Margit Kruses besonderes Talent liegt im Beschreiben des typischen Bewohners des Ruhrpotts. Ihre Figuren sind so detailliert dargestellt, dass ich meinte, mitten unter ihnen zu sein. Dabei bedient sie natürlich auch das ein oder andere Klischee, was ich überaus amüsant finde.

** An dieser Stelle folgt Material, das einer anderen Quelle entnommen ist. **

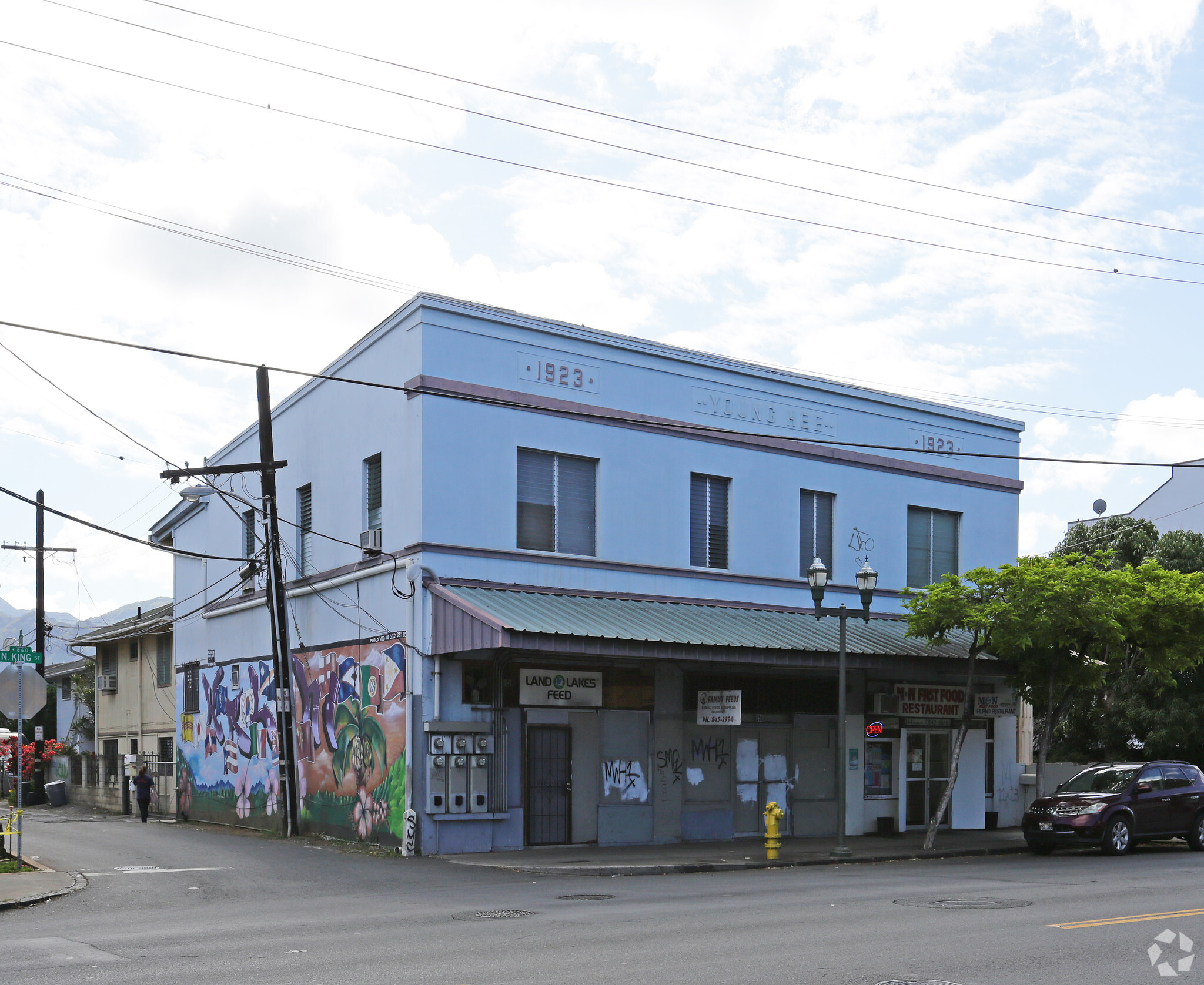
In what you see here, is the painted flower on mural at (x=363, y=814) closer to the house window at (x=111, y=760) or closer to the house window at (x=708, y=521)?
the house window at (x=708, y=521)

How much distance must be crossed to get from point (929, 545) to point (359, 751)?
13.3 meters

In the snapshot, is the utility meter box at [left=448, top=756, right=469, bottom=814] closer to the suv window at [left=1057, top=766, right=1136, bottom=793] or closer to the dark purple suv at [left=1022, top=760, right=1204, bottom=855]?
the dark purple suv at [left=1022, top=760, right=1204, bottom=855]

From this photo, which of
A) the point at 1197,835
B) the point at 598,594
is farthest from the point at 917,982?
the point at 1197,835

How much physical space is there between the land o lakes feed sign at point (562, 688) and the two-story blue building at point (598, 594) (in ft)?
0.16

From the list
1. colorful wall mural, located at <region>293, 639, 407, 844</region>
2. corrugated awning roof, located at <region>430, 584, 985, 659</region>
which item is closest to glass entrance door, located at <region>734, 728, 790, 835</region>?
corrugated awning roof, located at <region>430, 584, 985, 659</region>

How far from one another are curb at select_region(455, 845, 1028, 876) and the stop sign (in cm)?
649

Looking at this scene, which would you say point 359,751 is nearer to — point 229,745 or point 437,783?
point 437,783

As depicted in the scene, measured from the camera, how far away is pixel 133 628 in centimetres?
4088

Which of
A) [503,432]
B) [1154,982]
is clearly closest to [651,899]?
[1154,982]

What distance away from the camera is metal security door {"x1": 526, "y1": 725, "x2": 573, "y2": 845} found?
21531 mm

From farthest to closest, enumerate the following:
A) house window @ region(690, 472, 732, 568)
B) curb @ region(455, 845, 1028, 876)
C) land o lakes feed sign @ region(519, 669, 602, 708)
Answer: house window @ region(690, 472, 732, 568) < land o lakes feed sign @ region(519, 669, 602, 708) < curb @ region(455, 845, 1028, 876)

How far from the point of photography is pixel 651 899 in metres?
14.7

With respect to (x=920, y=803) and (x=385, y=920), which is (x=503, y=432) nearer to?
(x=385, y=920)

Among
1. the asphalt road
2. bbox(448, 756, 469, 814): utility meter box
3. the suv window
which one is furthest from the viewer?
the suv window
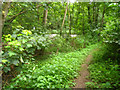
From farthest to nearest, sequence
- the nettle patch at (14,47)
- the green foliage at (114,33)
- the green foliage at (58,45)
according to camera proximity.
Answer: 1. the green foliage at (58,45)
2. the green foliage at (114,33)
3. the nettle patch at (14,47)

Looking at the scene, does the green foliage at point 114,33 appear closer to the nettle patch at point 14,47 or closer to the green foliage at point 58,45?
the nettle patch at point 14,47

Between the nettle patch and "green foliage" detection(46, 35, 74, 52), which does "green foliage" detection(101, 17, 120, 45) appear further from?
"green foliage" detection(46, 35, 74, 52)

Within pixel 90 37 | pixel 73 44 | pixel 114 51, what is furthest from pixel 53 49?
pixel 90 37

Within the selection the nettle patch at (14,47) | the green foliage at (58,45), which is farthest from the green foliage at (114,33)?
the green foliage at (58,45)

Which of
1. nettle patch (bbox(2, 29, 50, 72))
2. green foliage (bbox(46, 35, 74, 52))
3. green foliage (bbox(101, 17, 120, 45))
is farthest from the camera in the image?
green foliage (bbox(46, 35, 74, 52))

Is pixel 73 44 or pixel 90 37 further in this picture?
pixel 90 37

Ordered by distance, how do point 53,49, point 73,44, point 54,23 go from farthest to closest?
point 73,44, point 54,23, point 53,49

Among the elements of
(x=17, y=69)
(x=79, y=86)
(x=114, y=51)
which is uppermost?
(x=114, y=51)

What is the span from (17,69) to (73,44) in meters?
3.98

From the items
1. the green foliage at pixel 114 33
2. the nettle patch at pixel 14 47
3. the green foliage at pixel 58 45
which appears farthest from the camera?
the green foliage at pixel 58 45

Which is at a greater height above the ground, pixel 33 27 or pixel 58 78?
pixel 33 27

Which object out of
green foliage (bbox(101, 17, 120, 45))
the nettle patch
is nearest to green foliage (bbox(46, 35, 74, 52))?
the nettle patch

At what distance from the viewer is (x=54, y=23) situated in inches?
211

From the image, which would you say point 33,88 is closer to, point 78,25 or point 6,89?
point 6,89
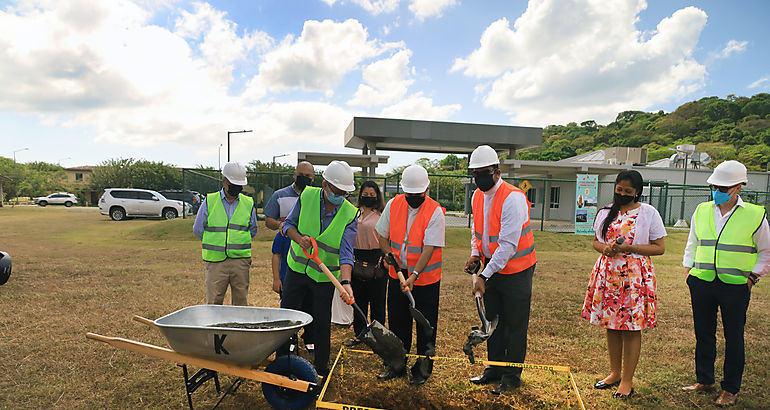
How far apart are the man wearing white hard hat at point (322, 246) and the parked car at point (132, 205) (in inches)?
709

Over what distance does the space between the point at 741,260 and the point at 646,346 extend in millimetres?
1737

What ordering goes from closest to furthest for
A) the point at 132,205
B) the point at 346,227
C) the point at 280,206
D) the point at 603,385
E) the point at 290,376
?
the point at 290,376 < the point at 346,227 < the point at 603,385 < the point at 280,206 < the point at 132,205

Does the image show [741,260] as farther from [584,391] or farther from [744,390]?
[584,391]

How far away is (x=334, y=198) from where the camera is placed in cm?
321

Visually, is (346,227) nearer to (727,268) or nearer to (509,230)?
(509,230)

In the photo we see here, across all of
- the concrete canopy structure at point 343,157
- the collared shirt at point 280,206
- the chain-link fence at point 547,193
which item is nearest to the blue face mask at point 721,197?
the collared shirt at point 280,206

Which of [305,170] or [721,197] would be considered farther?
[305,170]

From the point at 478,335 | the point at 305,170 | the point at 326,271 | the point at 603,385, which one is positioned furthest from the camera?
the point at 305,170

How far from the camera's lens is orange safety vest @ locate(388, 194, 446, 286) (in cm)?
332

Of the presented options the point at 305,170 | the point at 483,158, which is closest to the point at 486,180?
the point at 483,158

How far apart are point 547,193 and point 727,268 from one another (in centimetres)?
2409

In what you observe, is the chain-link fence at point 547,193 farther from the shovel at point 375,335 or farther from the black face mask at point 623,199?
the black face mask at point 623,199

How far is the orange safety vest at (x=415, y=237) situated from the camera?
332cm

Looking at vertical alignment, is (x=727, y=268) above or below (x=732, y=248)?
below
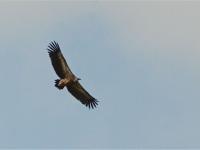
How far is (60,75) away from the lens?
61125 millimetres

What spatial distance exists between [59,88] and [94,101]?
14.1ft

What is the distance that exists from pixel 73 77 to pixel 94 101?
11.2 ft

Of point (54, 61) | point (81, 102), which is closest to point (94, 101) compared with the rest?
point (81, 102)

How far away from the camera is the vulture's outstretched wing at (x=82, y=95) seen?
2473 inches

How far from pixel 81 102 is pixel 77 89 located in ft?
3.93

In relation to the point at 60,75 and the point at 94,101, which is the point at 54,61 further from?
the point at 94,101

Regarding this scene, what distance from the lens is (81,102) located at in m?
63.4

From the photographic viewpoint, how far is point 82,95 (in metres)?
63.4

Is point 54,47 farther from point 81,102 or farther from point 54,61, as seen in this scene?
point 81,102

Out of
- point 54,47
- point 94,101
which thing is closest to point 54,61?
point 54,47

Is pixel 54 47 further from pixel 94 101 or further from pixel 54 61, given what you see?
pixel 94 101

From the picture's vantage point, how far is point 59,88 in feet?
199

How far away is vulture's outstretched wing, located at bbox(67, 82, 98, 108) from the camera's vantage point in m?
62.8

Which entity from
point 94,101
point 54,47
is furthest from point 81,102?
point 54,47
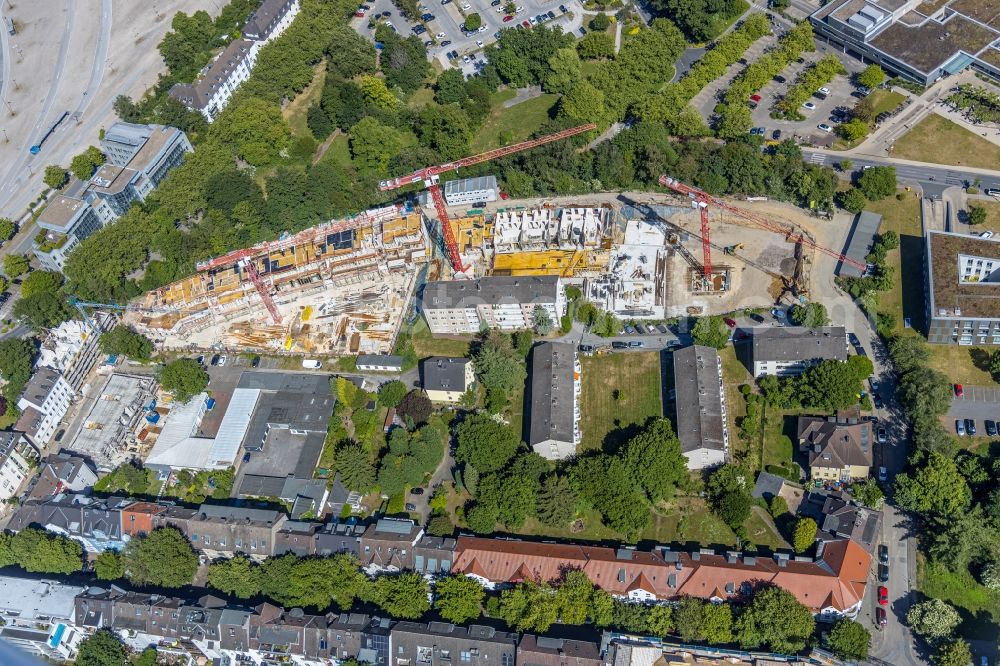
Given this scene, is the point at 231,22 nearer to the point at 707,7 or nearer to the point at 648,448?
the point at 707,7

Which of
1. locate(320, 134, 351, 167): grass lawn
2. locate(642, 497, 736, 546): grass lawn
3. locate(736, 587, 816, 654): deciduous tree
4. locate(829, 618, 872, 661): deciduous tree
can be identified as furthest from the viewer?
locate(320, 134, 351, 167): grass lawn

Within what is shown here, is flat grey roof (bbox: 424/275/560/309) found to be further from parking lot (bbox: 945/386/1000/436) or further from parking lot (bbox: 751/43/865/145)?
parking lot (bbox: 945/386/1000/436)

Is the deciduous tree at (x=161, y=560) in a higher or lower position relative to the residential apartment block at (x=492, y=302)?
lower

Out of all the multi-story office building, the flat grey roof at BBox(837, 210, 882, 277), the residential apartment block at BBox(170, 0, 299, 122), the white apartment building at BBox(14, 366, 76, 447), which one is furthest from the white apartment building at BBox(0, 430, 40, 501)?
the multi-story office building

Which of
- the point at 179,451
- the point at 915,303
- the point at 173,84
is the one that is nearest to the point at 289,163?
the point at 173,84

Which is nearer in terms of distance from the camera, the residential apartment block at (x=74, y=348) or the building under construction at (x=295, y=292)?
the residential apartment block at (x=74, y=348)

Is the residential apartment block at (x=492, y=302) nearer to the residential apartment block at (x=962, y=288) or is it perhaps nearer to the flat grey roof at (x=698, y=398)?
the flat grey roof at (x=698, y=398)

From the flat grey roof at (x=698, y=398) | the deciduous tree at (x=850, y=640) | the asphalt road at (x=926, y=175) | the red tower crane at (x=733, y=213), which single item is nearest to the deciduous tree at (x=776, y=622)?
the deciduous tree at (x=850, y=640)
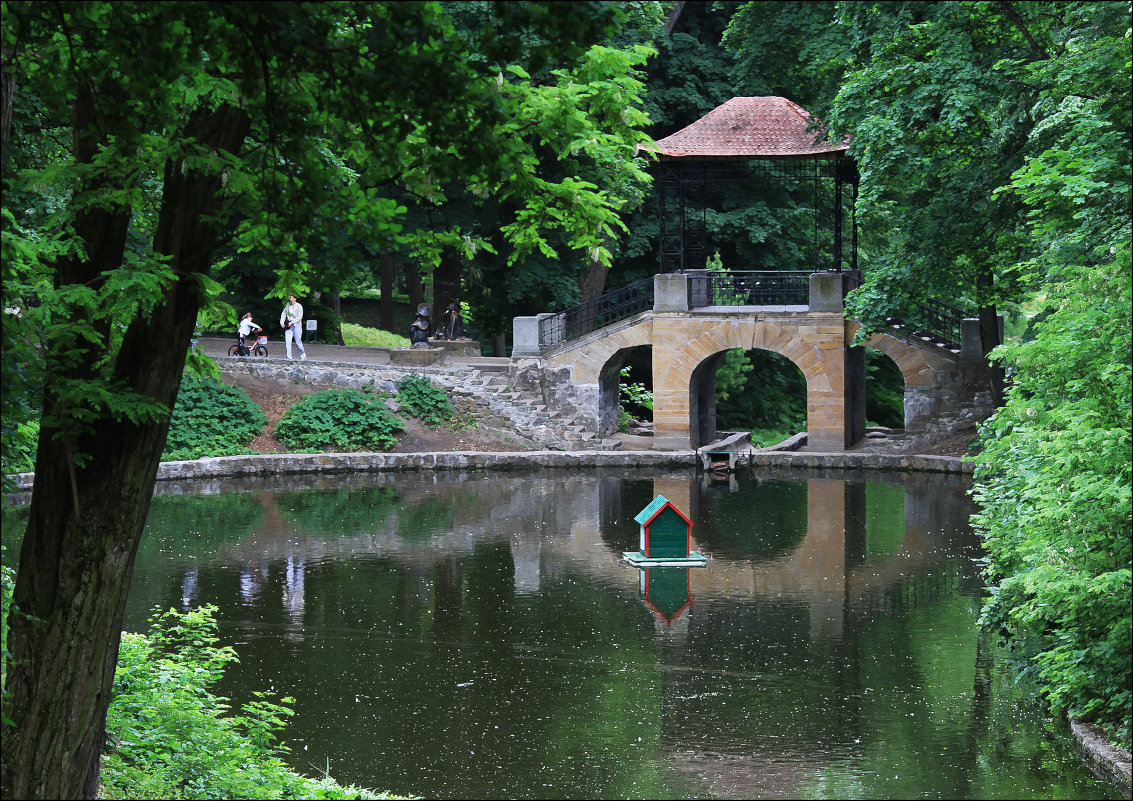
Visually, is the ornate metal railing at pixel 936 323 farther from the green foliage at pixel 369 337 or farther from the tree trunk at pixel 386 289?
the green foliage at pixel 369 337

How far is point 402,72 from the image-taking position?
641 centimetres

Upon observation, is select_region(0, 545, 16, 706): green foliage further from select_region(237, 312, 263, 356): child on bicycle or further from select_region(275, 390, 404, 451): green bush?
select_region(237, 312, 263, 356): child on bicycle

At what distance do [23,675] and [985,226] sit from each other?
18.0 m

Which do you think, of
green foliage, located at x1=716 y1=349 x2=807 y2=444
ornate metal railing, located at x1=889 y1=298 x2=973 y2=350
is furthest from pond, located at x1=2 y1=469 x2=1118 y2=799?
green foliage, located at x1=716 y1=349 x2=807 y2=444

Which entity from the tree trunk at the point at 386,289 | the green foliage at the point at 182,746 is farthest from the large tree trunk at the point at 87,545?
the tree trunk at the point at 386,289

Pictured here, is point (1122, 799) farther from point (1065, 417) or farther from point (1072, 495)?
point (1065, 417)

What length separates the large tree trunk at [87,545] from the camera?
277 inches

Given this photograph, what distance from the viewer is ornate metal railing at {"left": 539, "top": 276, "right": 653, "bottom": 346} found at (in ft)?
97.2

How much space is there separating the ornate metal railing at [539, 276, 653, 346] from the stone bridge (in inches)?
4.2

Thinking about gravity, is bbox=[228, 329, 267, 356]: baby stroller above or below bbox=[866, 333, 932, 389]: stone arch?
above

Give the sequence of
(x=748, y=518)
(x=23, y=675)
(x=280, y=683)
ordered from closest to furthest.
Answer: (x=23, y=675)
(x=280, y=683)
(x=748, y=518)

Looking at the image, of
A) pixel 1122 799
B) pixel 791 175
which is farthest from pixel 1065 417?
pixel 791 175

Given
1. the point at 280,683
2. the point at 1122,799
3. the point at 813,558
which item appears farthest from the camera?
the point at 813,558

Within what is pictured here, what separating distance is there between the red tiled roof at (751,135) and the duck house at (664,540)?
1099cm
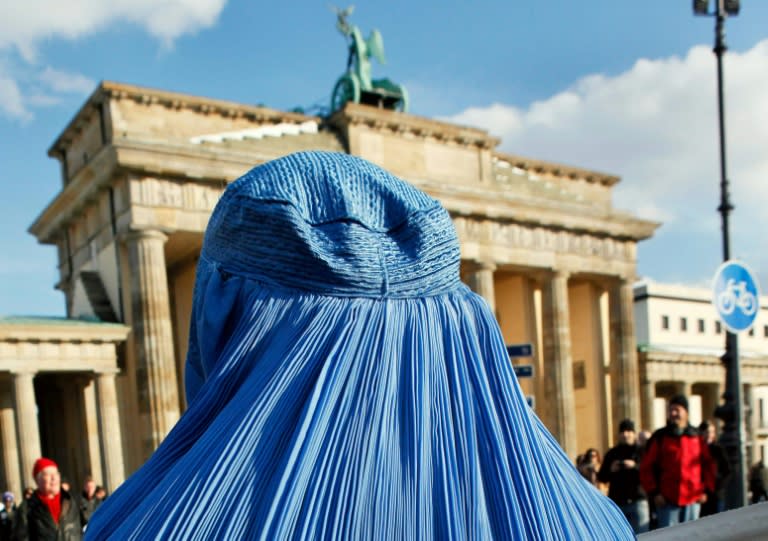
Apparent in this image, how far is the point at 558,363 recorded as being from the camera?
→ 3194 cm

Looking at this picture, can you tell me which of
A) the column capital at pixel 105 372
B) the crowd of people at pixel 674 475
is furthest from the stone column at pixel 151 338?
the crowd of people at pixel 674 475

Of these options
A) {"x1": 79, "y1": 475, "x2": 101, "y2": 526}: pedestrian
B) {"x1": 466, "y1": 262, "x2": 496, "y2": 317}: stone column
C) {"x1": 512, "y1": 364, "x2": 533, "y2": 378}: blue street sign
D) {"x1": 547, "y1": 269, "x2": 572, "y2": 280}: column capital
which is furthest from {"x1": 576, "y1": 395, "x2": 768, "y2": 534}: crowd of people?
{"x1": 547, "y1": 269, "x2": 572, "y2": 280}: column capital

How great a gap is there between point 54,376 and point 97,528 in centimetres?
2671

Besonders gefällt mir immer wieder Margaretas Mutter Waltraud, die mit ihrem üppigen Ruhrpottcharme und ihrer etwas plumpen und schlichten Art zu begeistern weiß. Aber auch die etwas naive Margareta, die ohne jeden Skrupel gegenüber der Polizei die Ermittlungen an sich reißt, bringt mich immer wieder zum Schmunzeln. Kommissar Blauländer ist mittlerweile so weit, dass er sich mit ihr berät.

Das alles ist natürlich nur wenig realitätsnah, dafür aber äußerst humorvoll und charmant erzählt. Auch die Spannung hat in diesem dritten Band wieder nicht gefehlt, denn Margareta denkt nicht eine Sekunde über die Gefahren nach, in die sie sich begibt. Das einzige Manko dieses Buches ist die geringe Seitenzahl. Nach nur 282 Seiten musste ich mich leider schon wieder von Margareta Sommerfeld verabschieden. So bleibt mir nur zu hoffen, dass Frau Kruse bereits an einem neuen Fall für die sympathische Hobbydetektivin schreibt, der mich erneut vom Niederrhein ins benachbarte Ruhrgebiet entführen wird.

Fazit:
Margit Kruse konnte mich mit ihren Figuren und der spannenden Geschichte erneut begeistern. Wer humorvolle Krimis mit Lokalkolorit mag, kommt an dieser Autorin nicht vorbei!